╭──
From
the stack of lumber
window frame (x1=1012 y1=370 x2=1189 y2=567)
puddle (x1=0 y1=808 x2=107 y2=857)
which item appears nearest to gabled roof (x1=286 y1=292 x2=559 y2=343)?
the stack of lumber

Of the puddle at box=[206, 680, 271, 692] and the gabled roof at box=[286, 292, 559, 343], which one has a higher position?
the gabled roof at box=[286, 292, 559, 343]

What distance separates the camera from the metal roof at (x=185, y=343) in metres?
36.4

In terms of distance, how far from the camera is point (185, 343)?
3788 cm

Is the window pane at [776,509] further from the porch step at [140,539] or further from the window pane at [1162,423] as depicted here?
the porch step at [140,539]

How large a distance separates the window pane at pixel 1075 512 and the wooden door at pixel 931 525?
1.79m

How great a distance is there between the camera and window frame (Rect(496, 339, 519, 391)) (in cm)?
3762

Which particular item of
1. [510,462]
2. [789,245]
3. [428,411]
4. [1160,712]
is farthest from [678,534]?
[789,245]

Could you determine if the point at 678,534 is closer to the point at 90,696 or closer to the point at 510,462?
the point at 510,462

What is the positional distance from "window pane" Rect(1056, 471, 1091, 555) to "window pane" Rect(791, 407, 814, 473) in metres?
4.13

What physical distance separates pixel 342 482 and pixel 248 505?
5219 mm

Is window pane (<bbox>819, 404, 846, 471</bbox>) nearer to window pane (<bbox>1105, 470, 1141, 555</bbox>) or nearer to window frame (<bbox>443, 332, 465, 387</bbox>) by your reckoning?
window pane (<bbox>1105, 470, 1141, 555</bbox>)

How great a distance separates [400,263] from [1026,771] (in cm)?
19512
╰──
| Given task |
Please reproduce the part of the material that begins with the line containing "Is window pane" and runs through the end of the material, word for word.

| Output for this task |
Is window pane (<bbox>819, 404, 846, 471</bbox>) nearer to window pane (<bbox>1105, 470, 1141, 555</bbox>) or nearer to window frame (<bbox>443, 332, 465, 387</bbox>) by your reckoning?
window pane (<bbox>1105, 470, 1141, 555</bbox>)

How great a distance separates [400,263] from [1026,771] (in cm)?
19512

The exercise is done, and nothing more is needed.